ビックリマークがついているほど強調しているということはよっぽどの人気商品なのだろう。あんこにブッセ。和風と洋風の組み合わせ。もともとこの和菓子屋さんがつくるあんこはとてもおいしいから、間違いないだろうと確信して2つ買ってみた。
1つ目はその日に食べた。ふかふかのブッセに甘くてやさしいあんこ。たまらん~っと一気に食べた。
2つ目は5日後に食べた。そもそもこのブッセは10日ほど日持ちがする和菓子なので、なんとなく、少し置いてから食べてみた。
…お、おいしい。おいしいのである。
初日に食べたあんこブッセよりも5日後の方が、ブッセとあんこが自然なかたちで「一体化」している。皮がしっとりとあんこにしみ込み、あんこも皮に寄り添うかのように馴染んでいる。2人の距離は確実に縮まっている。
その変化に感動して、先ほど和菓子屋の店主さんに少し興奮気味で話をしてみた。
私「あんこブッセ、この前5日後に食べてみたらものすごくおいしかったんです!」
和菓子屋の店主「そう、そうなんです。このブッセは、日が経つと皮がしっとりしてきてさらにおいしくなるんです。この栗の焼き菓子も、つくりたてより数日後の方がどっしり濃厚になっておいしいんですよ。」
なんと!!!
そうだったのか。
私は、豆大福などの生菓子はできたてが断然においしいから買ったらすぐに食べているけど、あんこや栗類の焼き菓子は少し置いた方がおいしい…これは知っているようで知らなかった盲点だった。
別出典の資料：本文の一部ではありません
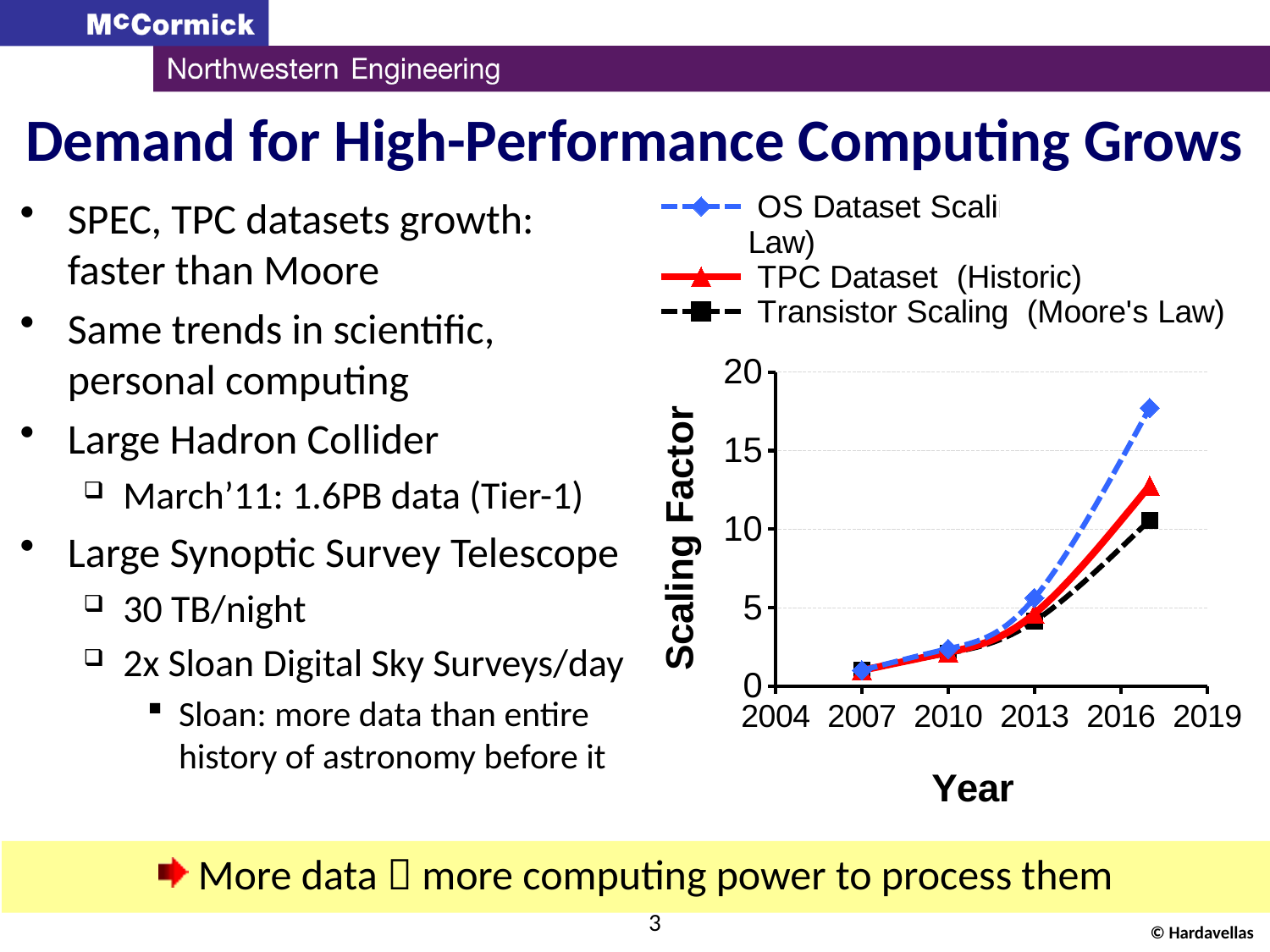
Is the value of the Transistor Scaling (Moore's Law) series at its last point (around 2017) greater or less than 15? less At the last plotted year (around 2017), which is larger: the TPC Dataset (Historic) value or the Transistor Scaling (Moore's Law) value? TPC Dataset (Historic) Is the value of the Transistor Scaling (Moore's Law) series in 2013 greater or less than 5? less How many data points are plotted for the TPC Dataset (Historic) series? 4 Do the values of the TPC Dataset (Historic) series rise or fall as the year increases? rise Which series has the highest value at the last plotted year (around 2017)? OS Dataset Scaling What is the title of the chart's vertical axis? Scaling Factor Is the value of the OS Dataset Scaling series at its last point (around 2017) greater or less than 15? greater What kind of chart is shown on the slide? line chart Which series has the lowest value at the last plotted year (around 2017)? Transistor Scaling (Moore's Law) How many series does the chart's legend list? 3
うれしそうに話してくれた店主さんの表情もよくって、この日は桜餅と大福を買うことが目的だったのに、あんこブッセの話を聞いたら食べたくなっちゃって「これもください!」と、焦ってあんこブッセも一緒に袋に入れてもらった。
***
頻繁に通っている、近所の和菓子屋さん。
ここに行くと必ず楽しい会話がはじまって、「こんな商品が出たのか…!」とか、「こんなにおいしい食べ方があるのか…!」とか、いつもいつも驚きや発見をくれる。お店の前にびっしり書いてある貼り紙をみたり、中に入って旬の和菓子を眺めているだけでほっこりと幸せな気持ちになる。
あんこブッセ180円、桜餅170円、豆大福160円。
和菓子屋さんで買う和菓子は、コンビニやスーパーで買うスイーツよりもちょっぴり高い。だからこそ、和菓子を食べることは私にとってささやかな贅沢であり、幸せな時間だ。老舗のにおいがする店内で旬の和菓子を眺めながら味を想像する。食べたいものを持ち帰って、おいしいお茶と好きなうつわともにほおばる。あんこを通して店主のやさしさがおいしさとなって伝わってくるようで、食べるとあたたかい気持ちにさせてくれる。
そう考えると和菓子って、なんて手軽に心をフル充電してくれる、豊かなスイーツなんだろうと思う。
さてさて。あんこブッセの次はどんな和菓子が出てくるのかな。楽しみだ。